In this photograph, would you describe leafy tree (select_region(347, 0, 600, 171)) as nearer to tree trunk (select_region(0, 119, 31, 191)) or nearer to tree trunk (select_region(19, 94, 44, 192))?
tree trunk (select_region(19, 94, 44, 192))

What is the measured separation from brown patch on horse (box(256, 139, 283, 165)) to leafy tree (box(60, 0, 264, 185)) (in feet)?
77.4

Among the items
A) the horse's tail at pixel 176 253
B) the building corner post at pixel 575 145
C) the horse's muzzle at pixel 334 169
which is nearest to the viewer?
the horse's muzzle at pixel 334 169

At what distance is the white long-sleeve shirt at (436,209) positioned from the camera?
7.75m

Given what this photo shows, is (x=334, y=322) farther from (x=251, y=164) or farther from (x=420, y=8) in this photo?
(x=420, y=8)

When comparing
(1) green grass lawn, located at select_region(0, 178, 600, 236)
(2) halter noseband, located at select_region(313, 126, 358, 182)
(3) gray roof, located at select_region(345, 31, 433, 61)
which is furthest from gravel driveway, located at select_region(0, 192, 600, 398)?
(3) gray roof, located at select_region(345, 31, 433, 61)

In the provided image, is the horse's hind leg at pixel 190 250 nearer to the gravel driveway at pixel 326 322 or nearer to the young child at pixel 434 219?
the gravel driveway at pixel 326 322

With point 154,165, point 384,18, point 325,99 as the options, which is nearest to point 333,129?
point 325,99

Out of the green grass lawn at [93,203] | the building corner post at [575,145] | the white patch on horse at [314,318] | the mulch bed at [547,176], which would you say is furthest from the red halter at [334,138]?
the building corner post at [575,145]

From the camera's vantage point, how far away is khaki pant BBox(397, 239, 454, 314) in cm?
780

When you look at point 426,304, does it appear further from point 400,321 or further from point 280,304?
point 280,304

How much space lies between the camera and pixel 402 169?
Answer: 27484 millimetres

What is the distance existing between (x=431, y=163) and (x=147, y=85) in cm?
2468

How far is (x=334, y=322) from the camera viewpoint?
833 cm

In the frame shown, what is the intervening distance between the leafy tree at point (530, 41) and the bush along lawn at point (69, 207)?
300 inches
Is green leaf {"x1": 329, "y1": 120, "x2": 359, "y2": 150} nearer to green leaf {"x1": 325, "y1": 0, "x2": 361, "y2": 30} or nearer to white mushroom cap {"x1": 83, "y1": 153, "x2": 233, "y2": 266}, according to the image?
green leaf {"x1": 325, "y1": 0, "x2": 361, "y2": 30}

WRITTEN PROBLEM: Reproduce all of the records above verbatim, keeping every line in its original order.

EXPECTED ANSWER:
In this photograph, would you describe leafy tree (select_region(347, 0, 600, 171)) as nearer to tree trunk (select_region(0, 119, 31, 191)) or nearer to tree trunk (select_region(19, 94, 44, 192))?
tree trunk (select_region(19, 94, 44, 192))

What is the measured separation from brown patch on horse (box(256, 139, 283, 165)) to leafy tree (box(60, 0, 264, 185)) (in feet)?
77.4

Among the items
A) the horse's tail at pixel 176 253
B) the building corner post at pixel 575 145
C) the horse's muzzle at pixel 334 169
which is nearest to the viewer?
the horse's muzzle at pixel 334 169

At what distance is the white long-sleeve shirt at (436,209) positioned from the camera?
7.75m

Given what this photo shows, is (x=334, y=322) farther from (x=251, y=164) or farther from (x=420, y=8) in this photo?
(x=420, y=8)

When comparing
(1) green grass lawn, located at select_region(0, 178, 600, 236)
(2) halter noseband, located at select_region(313, 126, 358, 182)
(3) gray roof, located at select_region(345, 31, 433, 61)
which is furthest from gravel driveway, located at select_region(0, 192, 600, 398)?
(3) gray roof, located at select_region(345, 31, 433, 61)

In the provided image, is the horse's hind leg at pixel 190 250 nearer to the gravel driveway at pixel 326 322 or nearer to the young child at pixel 434 219?
the gravel driveway at pixel 326 322

With point 154,165, point 384,18, point 325,99 as the options, which is nearest to point 333,129?
point 325,99

Out of the green grass lawn at [93,203] | the building corner post at [575,145] | the white patch on horse at [314,318] | the mulch bed at [547,176], which would you say is furthest from the red halter at [334,138]?
the building corner post at [575,145]

From the camera's vantage point, how far away is khaki pant BBox(397, 239, 454, 314) in cm?
780

When you look at point 426,304, does it appear further from point 400,321 or further from point 280,304?
point 280,304

How much space lies between the camera and pixel 402 169?
Answer: 27484 millimetres

What is the distance existing between (x=431, y=163) and (x=147, y=85) in cm?
2468

How far is (x=334, y=322) from the camera viewpoint?
833 cm

In the frame shown, what is the intervening distance between the leafy tree at point (530, 41) and the bush along lawn at point (69, 207)?
300 inches
Is green leaf {"x1": 329, "y1": 120, "x2": 359, "y2": 150} nearer to green leaf {"x1": 325, "y1": 0, "x2": 361, "y2": 30} or nearer to white mushroom cap {"x1": 83, "y1": 153, "x2": 233, "y2": 266}, according to the image?
green leaf {"x1": 325, "y1": 0, "x2": 361, "y2": 30}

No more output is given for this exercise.